Available records:
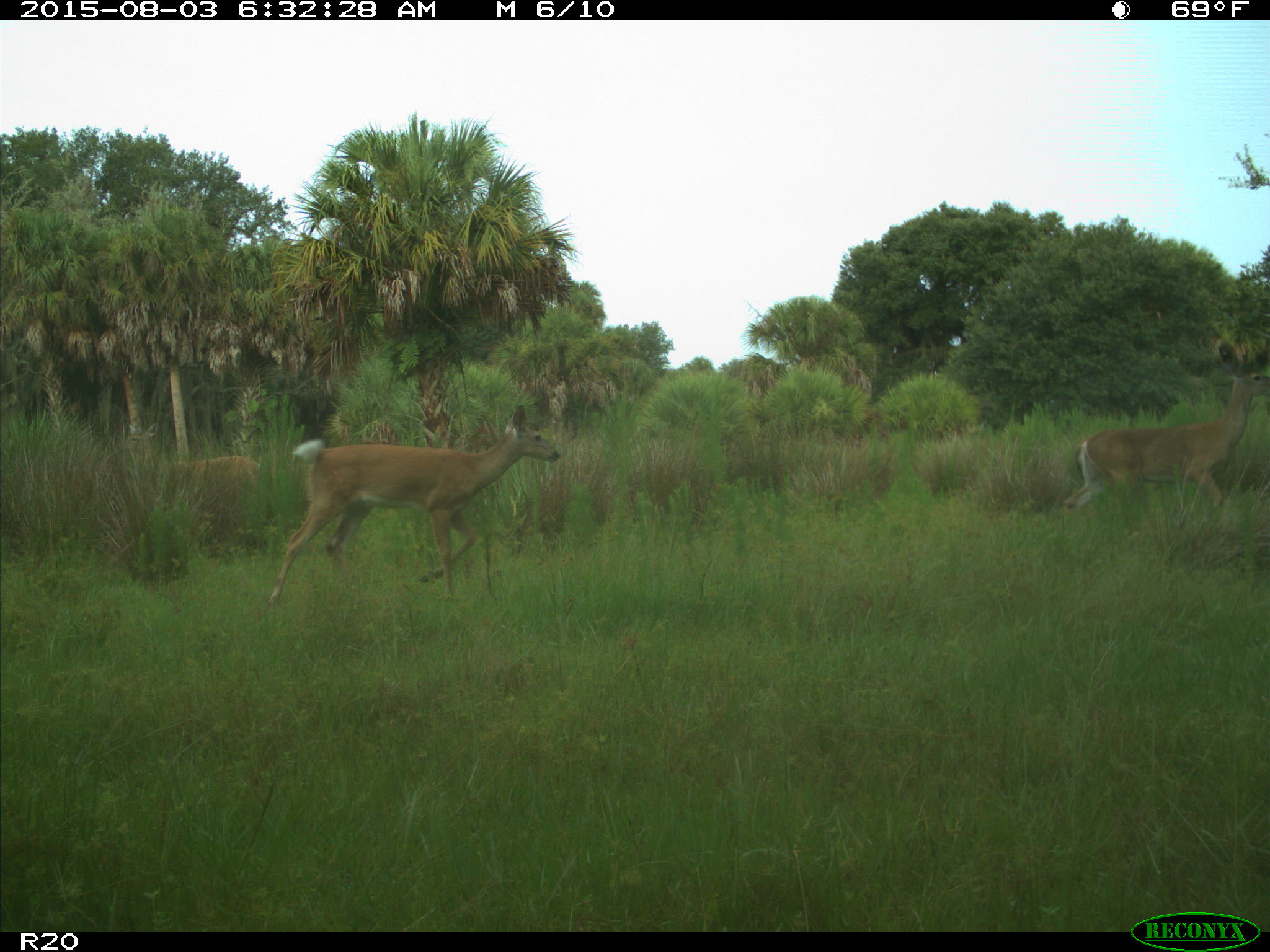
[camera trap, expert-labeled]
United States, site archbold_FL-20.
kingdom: Animalia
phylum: Chordata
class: Mammalia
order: Artiodactyla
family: Cervidae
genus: Odocoileus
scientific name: Odocoileus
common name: deer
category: unidentified deer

Work order: Repeat every line of the data above exactly, but drop the pictures.

Solution to this problem:
[camera trap, expert-labeled]
United States, site archbold_FL-20.
kingdom: Animalia
phylum: Chordata
class: Mammalia
order: Artiodactyla
family: Cervidae
genus: Odocoileus
scientific name: Odocoileus
common name: deer
category: unidentified deer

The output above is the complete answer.